■ DATA SHOWN:

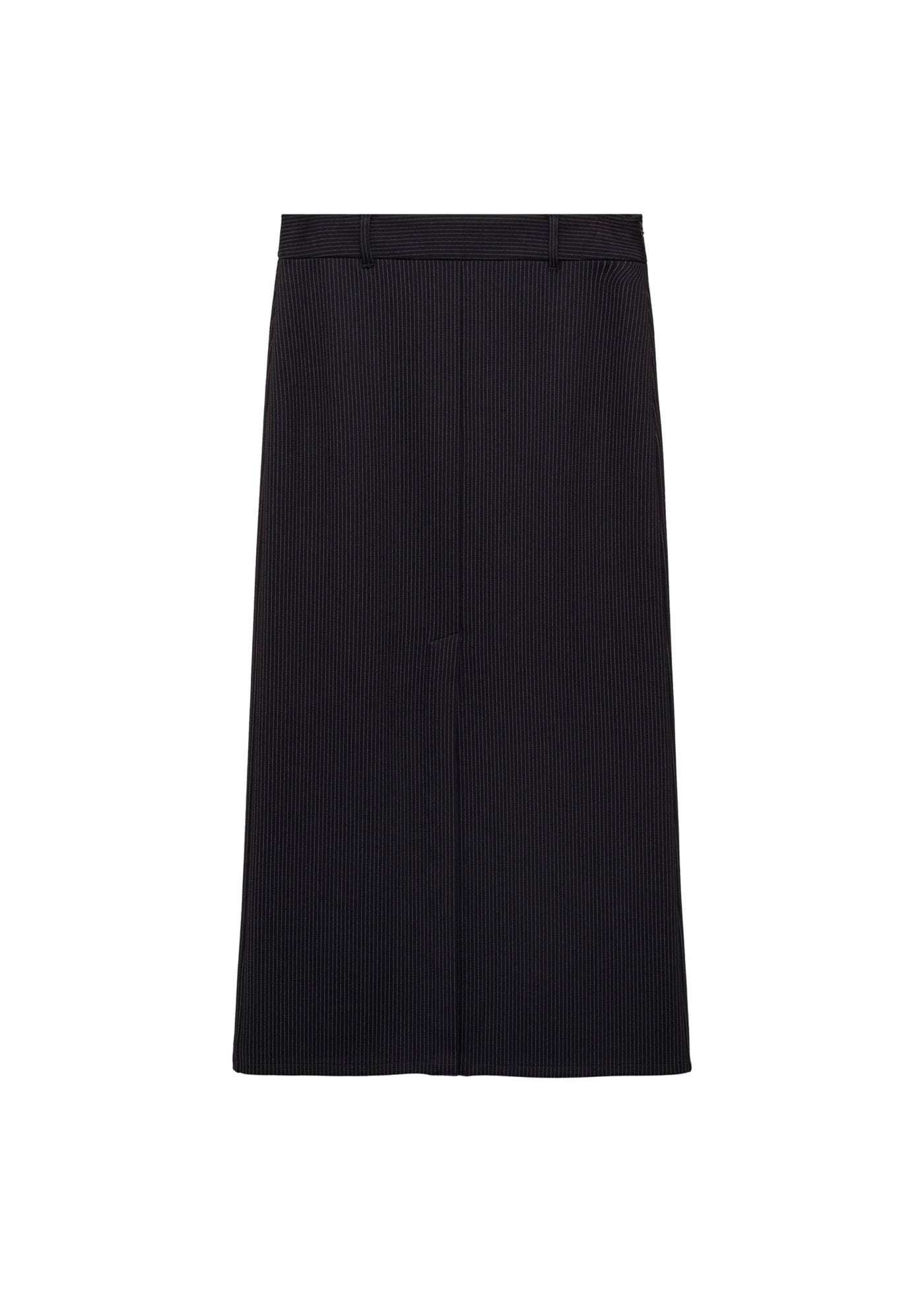 Jupe Tailleur Rayures Tennis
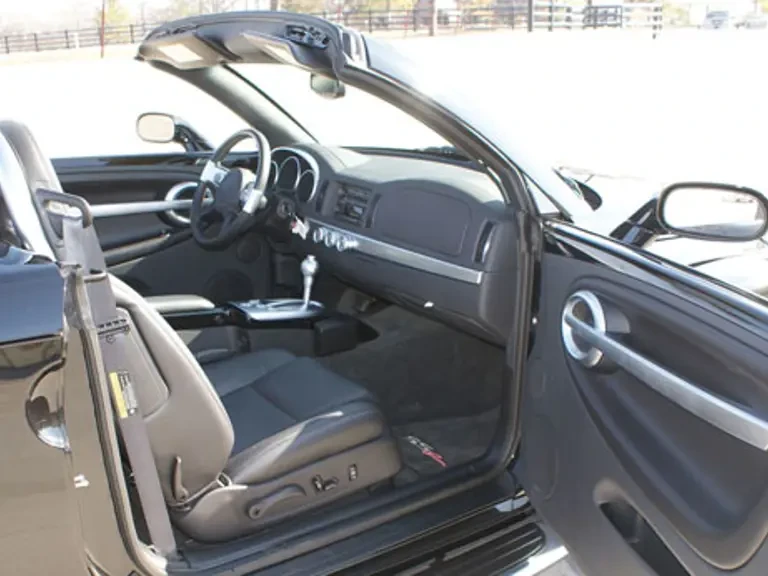 2003 Chevrolet SSR - Image 14 of 20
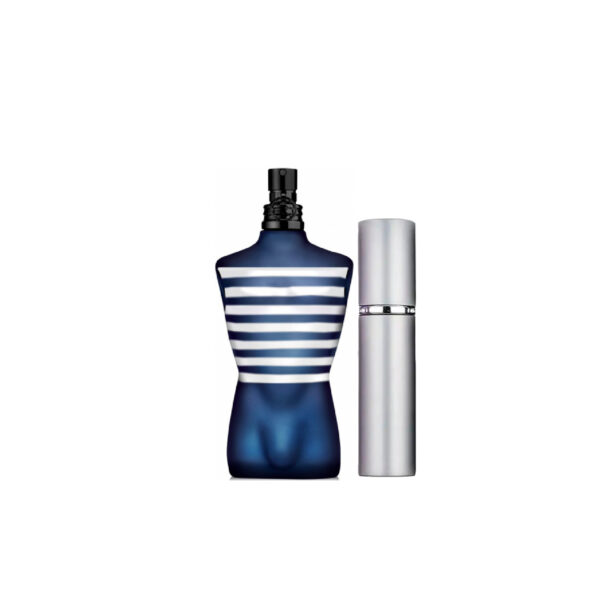 DECANT JEAN PAUL GAULTIER LE MALE IN THE NAVY EDT HOMBRE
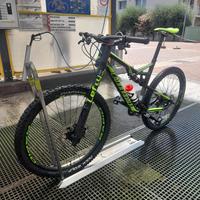 Cannondale MTB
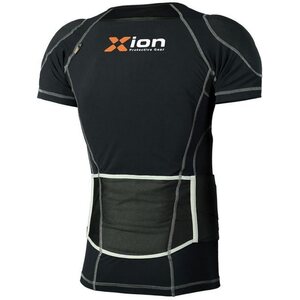 Xion Short sleeve jacket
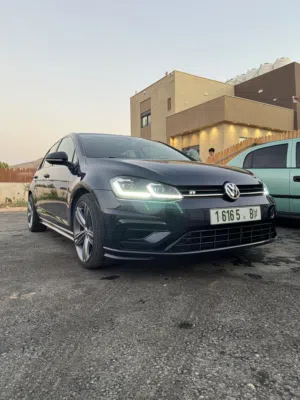 Golf 2016   Rline 1400 turbo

■ THE PROBLEM: Please pull every line of text from the data above and repeat it unchanged, leaving the pictures out of your answer.

■ ANSWER TO THIS EXERCISE:
 Jupe Tailleur Rayures Tennis
 2003 Chevrolet SSR - Image 14 of 20
 DECANT JEAN PAUL GAULTIER LE MALE IN THE NAVY EDT HOMBRE
 Cannondale MTB
 Xion Short sleeve jacket
 Golf 2016   Rline 1400 turbo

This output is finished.